🤖 AI Summary
Digital pathological image anomaly detection faces unique challenges—including high resolution, multi-scale tissue structures, staining variability, and repetitive patterns—leading to insufficient generalization and robustness in existing methods. To address this, we introduce the first systematic benchmark specifically designed for digital pathology, comprising five real-world and synthetic datasets, and quantitatively evaluating over 20 state-of-the-art approaches spanning reconstruction-based, feature-embedding, contrastive learning, and self-supervised paradigms. Crucially, we conduct the first fine-grained analysis across three dimensions: image scale, anomaly type, and training strategy. Our empirical study delineates performance boundaries and applicability conditions of each method under diverse pathological scenarios.
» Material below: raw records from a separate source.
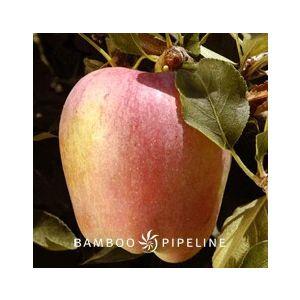 Fruit Tree Apple 'Anna' Espalier
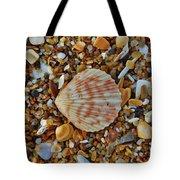 Single Shell Hatteras Island 17 9/3 Tote Bag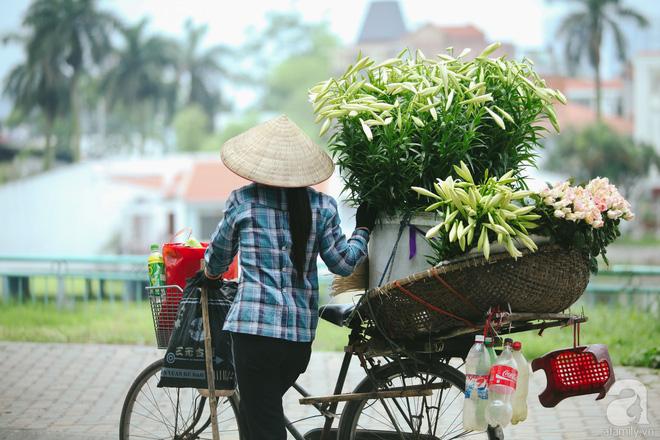 Hoa loa kèn trắng tinh khôi đã về trên phố Hà Nội, chị em nhanh tay mua kẻo hết mùa - Ảnh 11.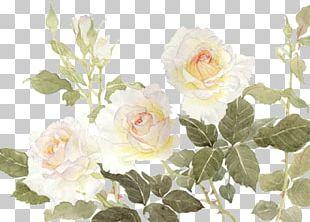 Garden Roses Centifolia Roses Flower White PNG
The benchmark provides a fully reproducible evaluation framework and evidence-based guidance for method selection, establishing a foundational resource for future research in pathological anomaly detection.
📝 Abstract
Anomaly detection has been widely studied in the context of industrial defect inspection, with numerous methods developed to tackle a range of challenges. In digital pathology, anomaly detection holds significant potential for applications such as rare disease identification, artifact detection, and biomarker discovery. However, the unique characteristics of pathology images, such as their large size, multi-scale structures, stain variability, and repetitive patterns, introduce new challenges that current anomaly detection algorithms struggle to address. In this quantitative study, we benchmark over 20 classical and prevalent anomaly detection methods through extensive experiments. We curated five digital pathology datasets, both real and synthetic, to systematically evaluate these approaches. Our experiments investigate the influence of image scale, anomaly pattern types, and training epoch selection strategies on detection performance. The results provide a detailed comparison of each method's strengths and limitations, establishing a comprehensive benchmark to guide future research in anomaly detection for digital pathology images.